__PAGE EXTRACT__.
* * * * * * *

To do that one need not be necessarily a believer. And in fact, the approach in that book is analytical and intellectual revealing little of Blair’s personal relationship with the divine. Nevertheless, we do know that Tony Blair, the son of a militant atheist began his exploration of Christianity while at Oxford in the early 1970s and subsequently embraced Anglicanism in 1974 and later on Catholicism; this too was in the tradition of C.S. Lewis, G.K Chesterton, and Christopher Dawson.

Here are a few excerpts from chapter 7 of the above mentioned book (titled “Why I Am a Christian”):  “First a politician’s health warning: I can’t stand politicians who wear God on their sleeves; I do not pretend to be any better or less selfish than any-one else; I do not believe that Christians should only vote Labour; and I do not discuss my religious beliefs unless asked, and, when I do, I discuss them personally. Of course, they influence my politics, but I do not wish to force them on anyone else…Easter, a time of rebirth and renewal, has a special significance for me, and in a sense, my politics. My vision of society reflects a faith in the human spirit and its capacity to renew itself…I am often asked how my religious convictions have played a role in the emergence of my political thinking. First, my view of Christian values led me to oppose what I perceived to be the narrow view of self-interest that Conservatism—particularly its modern, more right-wing form—represents. But Tories, I think, have too selfish a definition of self-interest. They fail to look beyond, to the community and the individual’s relationship with the community. That is the essential reason why I am on the Left rather than on the Right…Christianity is more than a one-to-one relationship between the individual and God, important as that is. The relationship also has to be with the outside world. Second, Christianity helped to inspire my rejection of Marxism….The problem with Marxist ideology was that, in the end, it suppressed the individual by starting with society. But it is from a sense of individual duty that we connect the greater good and the interests of the community—a principle the Church celebrates in the sacrament of communion.”

* * * * * * *

__DATA SHOWN__.
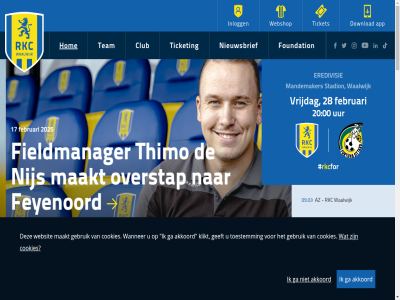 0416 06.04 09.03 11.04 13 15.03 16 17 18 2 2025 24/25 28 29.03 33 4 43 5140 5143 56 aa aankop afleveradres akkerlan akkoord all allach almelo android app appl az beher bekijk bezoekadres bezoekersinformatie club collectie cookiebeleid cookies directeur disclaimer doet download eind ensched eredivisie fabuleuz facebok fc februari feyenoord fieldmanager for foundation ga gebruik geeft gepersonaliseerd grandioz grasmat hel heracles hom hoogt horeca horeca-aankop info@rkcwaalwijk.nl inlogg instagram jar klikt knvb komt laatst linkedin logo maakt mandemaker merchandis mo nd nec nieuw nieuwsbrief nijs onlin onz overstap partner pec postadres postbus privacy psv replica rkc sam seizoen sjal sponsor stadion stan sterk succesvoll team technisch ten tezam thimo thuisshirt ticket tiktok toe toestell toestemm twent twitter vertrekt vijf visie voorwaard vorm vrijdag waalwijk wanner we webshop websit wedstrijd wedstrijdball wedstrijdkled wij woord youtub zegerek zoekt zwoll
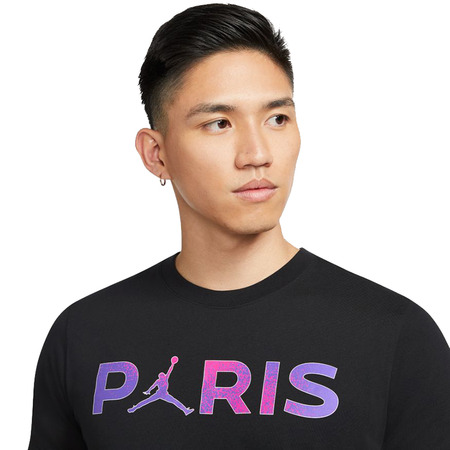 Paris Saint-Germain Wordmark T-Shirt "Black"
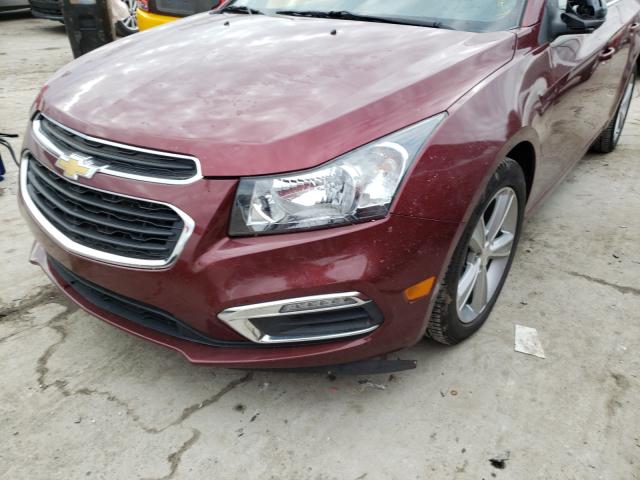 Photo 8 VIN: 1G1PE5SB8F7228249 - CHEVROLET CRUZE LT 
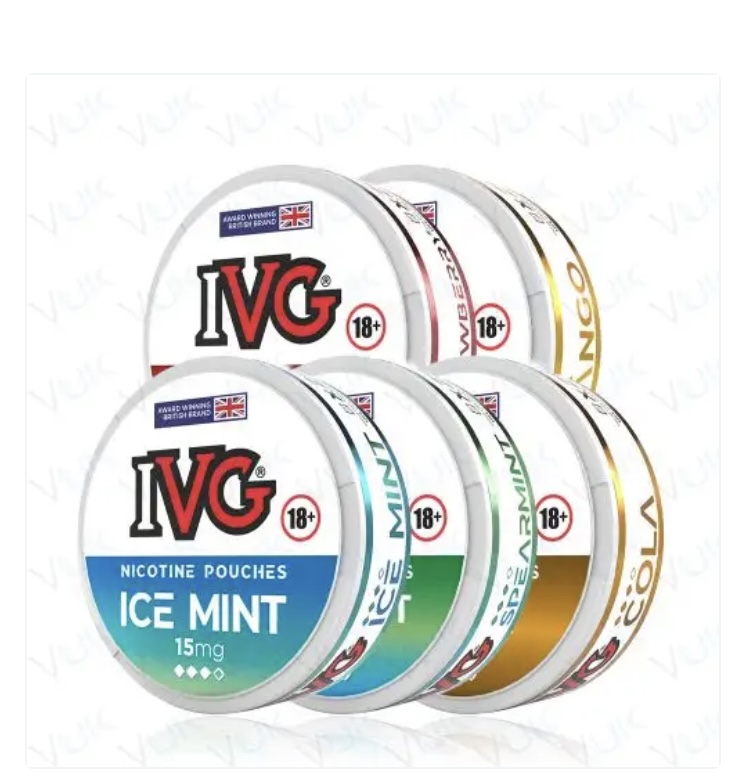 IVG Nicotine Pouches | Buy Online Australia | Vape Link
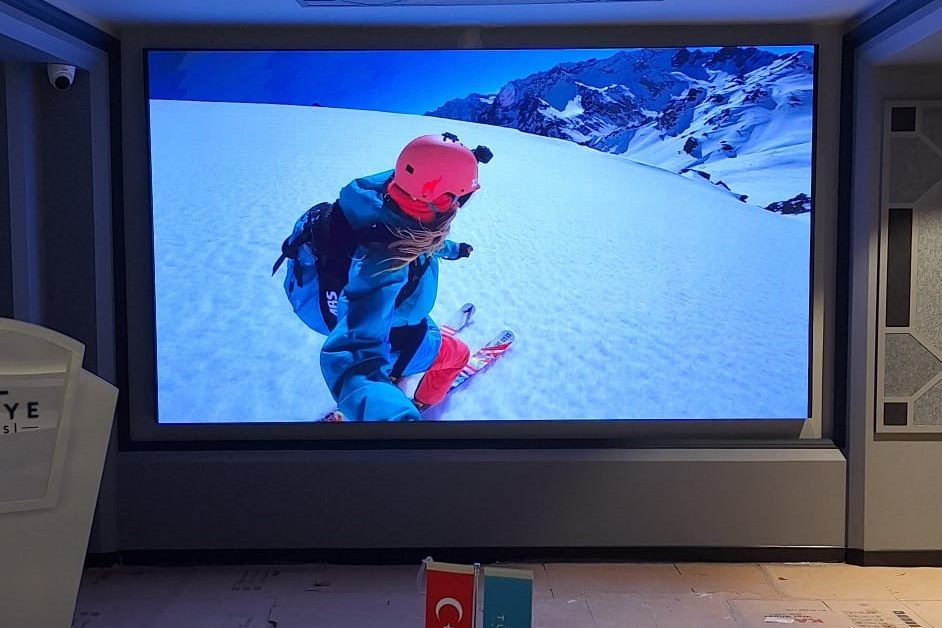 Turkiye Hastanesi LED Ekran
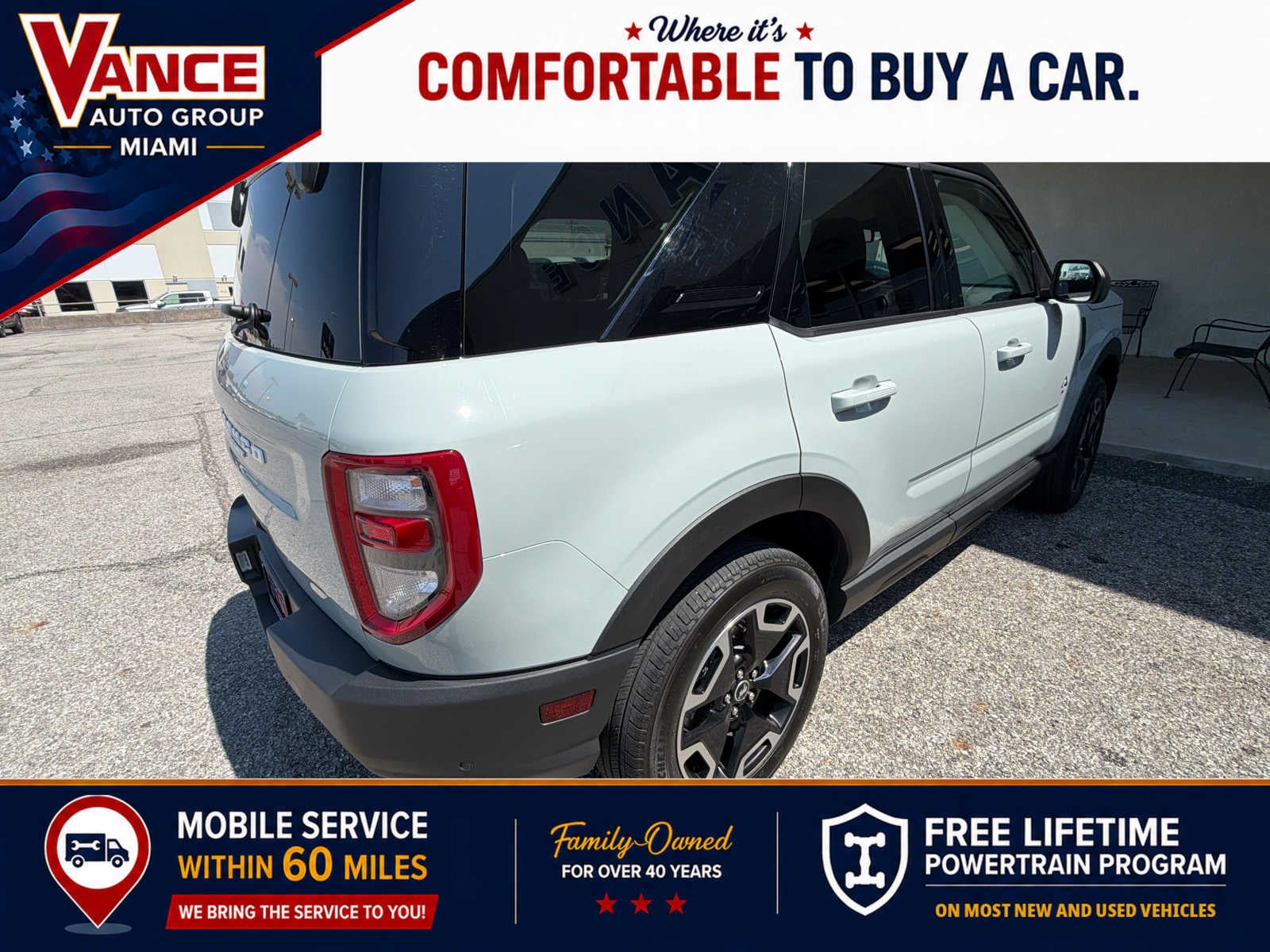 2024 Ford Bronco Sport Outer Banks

* * * * * * *

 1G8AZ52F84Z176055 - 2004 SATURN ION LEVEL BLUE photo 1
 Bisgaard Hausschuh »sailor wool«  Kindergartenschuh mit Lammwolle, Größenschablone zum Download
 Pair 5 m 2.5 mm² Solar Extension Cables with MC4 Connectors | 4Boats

* * * * * * *

__WORK REQUEST__.
Answer these questions from the passage on Tony Blair's faith:
(a) In what year did Blair embrace Anglicanism?
(b) What is the title of the chapter from which the excerpts are taken?
(c) Which time of year is said to have a special significance for him?

__ANSWER TO THIS TASK__.
(a) 1974
(b) "Why I Am a Christian"
(c) Easter